I was trying to classify 2 sentences in my input.csv to the right labels and was happily leveraging chatGPT to write this code for the task. What i noticed was - the logprobs output is not clear enough for us to summarize into the appropriate label. This is possibly the 10th iteration with ChatGPT on this code and am hoping that this is the only way right now to compute the max probability for a given label - but it seems inaccurate.
import openai
import pandas as pd
import numpy as np
def softmax(x):
e_x = np.exp(x - np.max(x))
return e_x / e_x.sum()
def classify_with_gpt3(payload, labels):
prompt = f"{payload}\nLabels: {', '.join(labels)}\n"
response = openai.Completion.create(
engine="text-davinci-002", # GPT-3 engine
prompt=prompt,
max_tokens=100, # Adjust this value based on your requirement
logprobs=10 # Request log probabilities
)
# Extract classification probabilities from the log probabilities
logprobs = response['choices'][0]['logprobs']
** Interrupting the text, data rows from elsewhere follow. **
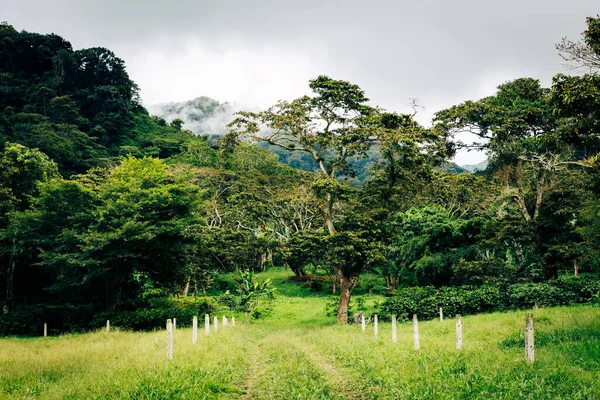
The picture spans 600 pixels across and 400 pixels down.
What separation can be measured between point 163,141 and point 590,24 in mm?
76469

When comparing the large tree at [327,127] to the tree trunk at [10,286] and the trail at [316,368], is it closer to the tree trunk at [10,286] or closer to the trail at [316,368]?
the trail at [316,368]

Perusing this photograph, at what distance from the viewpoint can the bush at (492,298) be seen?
2275cm

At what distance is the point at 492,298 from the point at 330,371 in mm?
17526

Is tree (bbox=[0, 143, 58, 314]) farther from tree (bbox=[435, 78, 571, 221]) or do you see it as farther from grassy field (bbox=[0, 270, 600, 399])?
tree (bbox=[435, 78, 571, 221])

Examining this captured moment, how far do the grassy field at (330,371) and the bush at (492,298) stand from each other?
9.68 m

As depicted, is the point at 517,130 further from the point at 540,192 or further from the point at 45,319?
the point at 45,319

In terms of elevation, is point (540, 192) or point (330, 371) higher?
point (540, 192)

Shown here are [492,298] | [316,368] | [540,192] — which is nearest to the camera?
[316,368]

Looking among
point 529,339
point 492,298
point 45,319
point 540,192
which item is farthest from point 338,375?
point 540,192

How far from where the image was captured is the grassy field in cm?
706

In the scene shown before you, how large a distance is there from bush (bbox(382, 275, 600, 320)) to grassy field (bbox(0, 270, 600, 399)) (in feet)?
31.8

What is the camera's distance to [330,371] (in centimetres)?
998

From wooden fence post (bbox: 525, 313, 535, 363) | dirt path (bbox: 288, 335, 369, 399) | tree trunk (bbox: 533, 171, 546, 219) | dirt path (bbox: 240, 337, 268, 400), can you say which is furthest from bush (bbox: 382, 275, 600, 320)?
wooden fence post (bbox: 525, 313, 535, 363)

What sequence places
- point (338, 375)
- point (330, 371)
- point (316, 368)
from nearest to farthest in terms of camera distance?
point (338, 375), point (330, 371), point (316, 368)
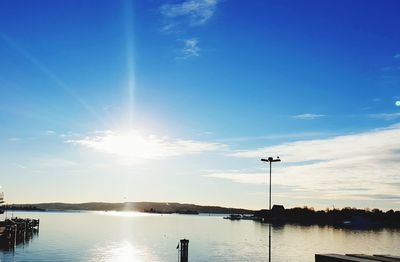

softmax_probs = softmax(np.array(list(logprobs['top_logprobs'][0].values())))
probabilities = {}
for label, prob in zip(labels, softmax_probs):
# Convert probability to percentage
percentage = prob * 100
probabilities[label] = percentage
return probabilities
def process_csv(input_csv, output_csv, candidate_labels):
df = pd.read_csv(input_csv)
results = []
for _, row in df.iterrows():
line_number = row['line']
payload = row['payload']
model_name = 'gpt-3'
# Classify the payload using GPT-3
probabilities = classify_with_gpt3(payload, candidate_labels)
# Create a list of values for this line
result = [model_name, line_number] + [probabilities[label] for label in candidate_labels]
# Append the list to the results
results.append(result)
# Create a DataFrame from the results and save to output.csv
columns = ['model_name', 'line'] + candidate_labels
result_df = pd.DataFrame(results, columns=columns)
result_df.to_csv(output_csv, index=False)
# Example usage:
input_csv = 'input.csv'
output_csv = 'output.csv'
candidate_labels = ["Politics", "PHI/PII", "Legal", "Company performance", "None of these"]
process_csv(input_csv, output_csv, candidate_labels)
“”" my input csv
line,payload
1,“The ministers, in order to defame the opposition spread fake news and give provocative speeches against them.”
2,This technical stretch down jacket from our DownTek collection is sure to keep you warm and comfortable with its full-stretch construction providing exceptional range of motion.
the output i get - always biased towards the first label !
model_name,line,Politics,PHI/PII,Legal,Company performance,None of these
gpt-3,1,97.81649506420523,1.0164936874742982,0.49915048477819346,0.379569464782078,0.2882912987601862
gpt-3,2,99.76830158051013,0.13429877709459467,0.03600299385776774,0.031569485259897334,0.029827163277649497
“”"
kindly advise. i can’t think the API is at fault more than there is something wrong with how this code gets at the output.